TEXTO DA PÁGINA —
++++++
Certo dia do ano de 1785, caminhava o Padre José de Campos Lara pela praia deserta de uma cidade italiana, a pensar talvez na terra natal, da qual o separava o Oceano imenso. Fazia vinte e cinco anos que ele deixara o Brasil, para ser fiel à sua vocação, quando o Marquês de Pombal, o ímpio Ministro de D. José I, conseguira arrancar do Monarca um iníquo decreto banindo a Companhia de Jesus dos domínios portugueses.

José de Campos Lara e seu irmão Miguel — que pertenciam a uma das melhores famílias de Itu — foram presos juntamente com os demais Jesuítas do Brasil; não sendo ainda professos, tiveram que travar tremenda batalha com os parentes e amigos que queriam a todo o custo fazê-los deixar a Companhia a fim de evitar a prisão e o desterro. Nada, porém, pôde demovê-los da fidelidade à graça que os chamara às fileiras inacianas.

Chegaram os Religiosos brasileiros a Civitavecchia após penosa travessia do Atlântico. Daí dirigiram-se para Roma, onde foram paternalmente recebidos pelo Papa Clemente XIII, apesar de todas as pressões e ameaças do Embaixador de Portugal.

Concluídos os estudos teológicos, os irmãos Campos Lara foram ordenados Sacerdotes. Miguel faleceu pouco tempo depois.

No seu longo exílio na Itália, exerceu o Padre José o ministério em várias partes e veio a conhecer ilustres personalidades eclesiásticas, entre as quais o grande Santo Afonso Maria de Ligório e o Cardeal Chiaramonti, mais tarde Pio VII, com os quais manteve estreita amizade, profetizando mesmo a ascensão deste último ao pontificado.

A extinção da Companhia de Jesus por Clemente XIV, em 1773, constituiu um novo golpe para o Padre brasileiro: perdera antes a pátria e o irmão, agora perdia a Mãe amadíssima. A Virgem Senhora não o quis, no entanto, deixar imerso em tristeza por muito tempo, dispondo-se a ser Ela mesma a sua recompensa demasiadamente grande (cf. Gen. 15, 1).
++++++
[Entradas de raciocínio espacial]
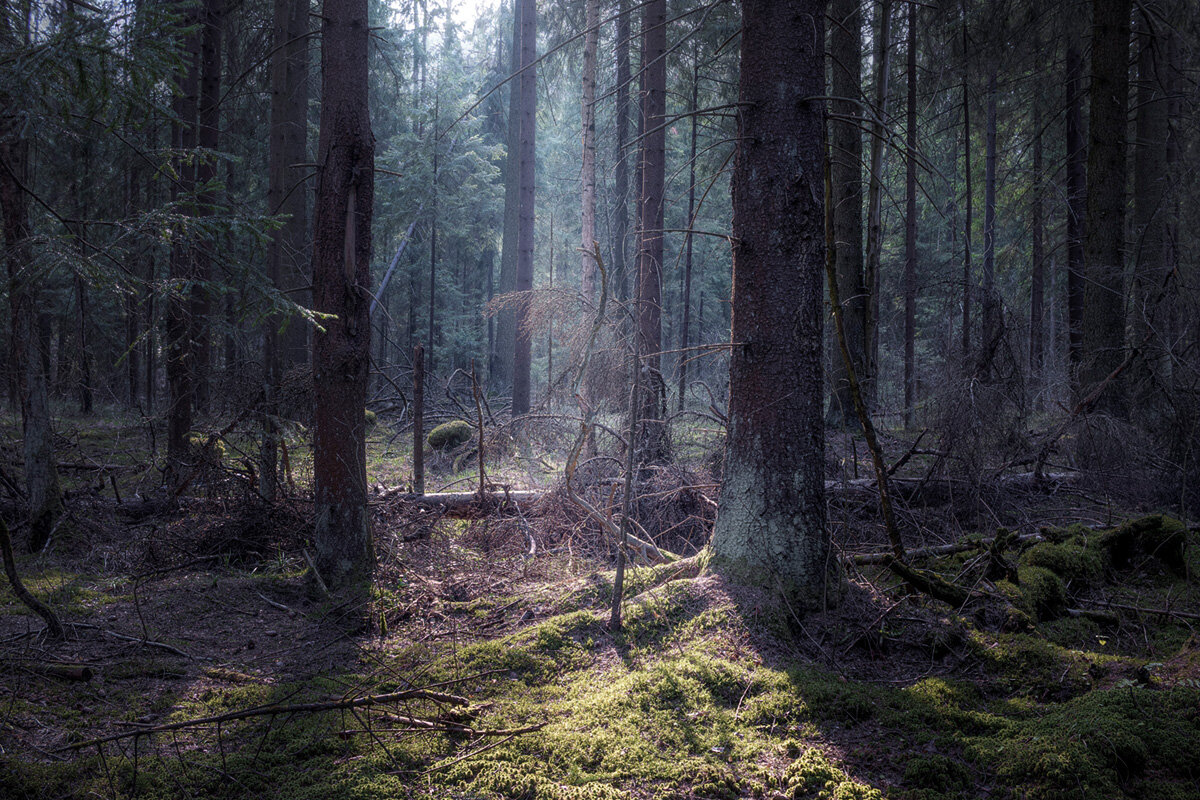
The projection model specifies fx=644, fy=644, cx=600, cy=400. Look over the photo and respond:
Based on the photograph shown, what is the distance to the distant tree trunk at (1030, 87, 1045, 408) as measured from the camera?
8656 millimetres

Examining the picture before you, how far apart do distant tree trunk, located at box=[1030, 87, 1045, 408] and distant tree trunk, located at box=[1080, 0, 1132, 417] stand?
0.55 m

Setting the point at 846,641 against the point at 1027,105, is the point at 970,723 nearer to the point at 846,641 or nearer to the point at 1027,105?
the point at 846,641

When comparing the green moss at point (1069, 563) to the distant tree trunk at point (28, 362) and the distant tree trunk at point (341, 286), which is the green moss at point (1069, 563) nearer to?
the distant tree trunk at point (341, 286)

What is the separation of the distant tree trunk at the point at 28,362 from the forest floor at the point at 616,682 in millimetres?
721

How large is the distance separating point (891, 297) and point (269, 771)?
809 inches

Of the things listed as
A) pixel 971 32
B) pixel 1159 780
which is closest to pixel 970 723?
pixel 1159 780

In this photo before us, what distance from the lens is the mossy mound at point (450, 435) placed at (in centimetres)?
1259

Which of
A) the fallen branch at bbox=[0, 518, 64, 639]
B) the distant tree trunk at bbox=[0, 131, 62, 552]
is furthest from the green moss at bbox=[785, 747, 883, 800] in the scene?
the distant tree trunk at bbox=[0, 131, 62, 552]

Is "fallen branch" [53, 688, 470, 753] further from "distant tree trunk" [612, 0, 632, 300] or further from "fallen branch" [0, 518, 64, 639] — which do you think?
"distant tree trunk" [612, 0, 632, 300]

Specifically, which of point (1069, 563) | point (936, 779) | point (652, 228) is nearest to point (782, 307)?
point (936, 779)

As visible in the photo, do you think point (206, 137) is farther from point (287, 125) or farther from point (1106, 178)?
point (1106, 178)

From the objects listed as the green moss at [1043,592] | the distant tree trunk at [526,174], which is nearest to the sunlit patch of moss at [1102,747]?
the green moss at [1043,592]

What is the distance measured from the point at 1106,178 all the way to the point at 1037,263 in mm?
7113

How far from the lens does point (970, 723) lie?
10.0ft
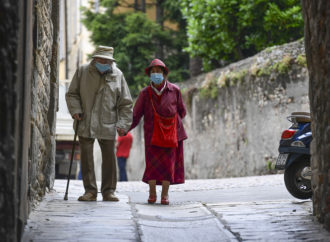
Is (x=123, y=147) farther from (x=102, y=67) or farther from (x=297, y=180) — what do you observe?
(x=297, y=180)

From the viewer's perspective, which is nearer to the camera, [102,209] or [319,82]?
[319,82]

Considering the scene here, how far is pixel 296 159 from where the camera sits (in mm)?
8055

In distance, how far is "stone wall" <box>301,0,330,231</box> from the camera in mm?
5645

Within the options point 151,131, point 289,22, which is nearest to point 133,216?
point 151,131

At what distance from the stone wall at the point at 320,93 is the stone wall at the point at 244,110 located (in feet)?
25.5

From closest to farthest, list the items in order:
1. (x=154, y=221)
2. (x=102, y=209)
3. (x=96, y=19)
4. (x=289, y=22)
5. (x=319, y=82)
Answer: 1. (x=319, y=82)
2. (x=154, y=221)
3. (x=102, y=209)
4. (x=289, y=22)
5. (x=96, y=19)

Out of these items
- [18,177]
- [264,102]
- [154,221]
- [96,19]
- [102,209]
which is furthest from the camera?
[96,19]

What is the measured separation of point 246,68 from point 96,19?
9.89 m

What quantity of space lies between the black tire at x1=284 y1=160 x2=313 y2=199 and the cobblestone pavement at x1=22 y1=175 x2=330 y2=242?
0.27 metres

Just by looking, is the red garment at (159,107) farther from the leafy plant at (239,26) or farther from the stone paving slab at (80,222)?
the leafy plant at (239,26)

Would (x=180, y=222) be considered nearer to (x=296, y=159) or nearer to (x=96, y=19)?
(x=296, y=159)

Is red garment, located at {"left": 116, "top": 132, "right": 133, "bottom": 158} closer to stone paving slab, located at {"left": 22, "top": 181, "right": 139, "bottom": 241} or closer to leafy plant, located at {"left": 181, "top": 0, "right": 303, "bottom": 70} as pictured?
leafy plant, located at {"left": 181, "top": 0, "right": 303, "bottom": 70}

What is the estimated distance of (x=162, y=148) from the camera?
27.1 ft

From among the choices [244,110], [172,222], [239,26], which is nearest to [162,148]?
[172,222]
++++++
TAREFAS PROPOSTAS —
**a)** Copie sem nenhuma alteração as entradas a partir da linha que contém "Just by looking, is" até o fim das entradas, incluindo a primeira e a última linha.
**b)** Dê continuidade ao texto sobre o Padre José de Campos Lara a partir do ponto em que ele termina.

RESPOSTAS —
**a)**
Just by looking, is the red garment at (159,107) farther from the leafy plant at (239,26) or farther from the stone paving slab at (80,222)?
the leafy plant at (239,26)

Would (x=180, y=222) be considered nearer to (x=296, y=159) or nearer to (x=96, y=19)?
(x=296, y=159)

Is red garment, located at {"left": 116, "top": 132, "right": 133, "bottom": 158} closer to stone paving slab, located at {"left": 22, "top": 181, "right": 139, "bottom": 241} or closer to leafy plant, located at {"left": 181, "top": 0, "right": 303, "bottom": 70} as pictured?
leafy plant, located at {"left": 181, "top": 0, "right": 303, "bottom": 70}

What is the estimated distance of (x=162, y=148) from the camera?
27.1 ft

From among the choices [244,110], [172,222], [239,26], which is nearest to [162,148]?
[172,222]

**b)**
Assim é que naquele dia do ano de 1785 caminhava, como dizíamos, o Padre José de Campos pela praia, quando apareceu diante dele um jovem desconhecido, de porte altivo e maneiras distintas, trazendo consigo um quadro a óleo de Nossa Senhora do Bom Conselho. Apresentou-se ao Padre, dizendo que o levasse para a sua terra, e anunciou-lhe que no lugar onde ela fosse venerada se ergueria um dia um grande colégio jesuíta. Respondeu-lhe o surpreso Sacerdote que não dispunha de recursos para a viagem, mas o jovem garantiu que o comandante de um navio que acabava de entrar no porto o admitiria gratuitamente. Consolado com essa notícia, preparava-se o Padre Campos para despedir-se de seu interlocutor, mas eis que este desaparece a seus olhos! Persuadiu-se assim o Padre de que se tratava de algum espírito celeste que o procurara sob aquela aparência.

Confirmou-o nessa crença o fato de ter podido viajar de graça para o Brasil, no navio que lhe fora indicado.

Desembarcou José de Campos Lara no porto de Santos, trazendo o milagroso quadro de Nossa Senhora do Bom Conselho. Dali partiu, em seguida, para Itu.

Na cidade natal procurou erguer sem demora, numa chácara herdada de seus pais, uma capela onde se pudesse condignamente venerar a preciosa Madona. Iniciou mais tarde a construção de uma igreja para o mesmo piedoso fim, a qual só foi concluída depois de sua santa morte, ocorrida em 1820.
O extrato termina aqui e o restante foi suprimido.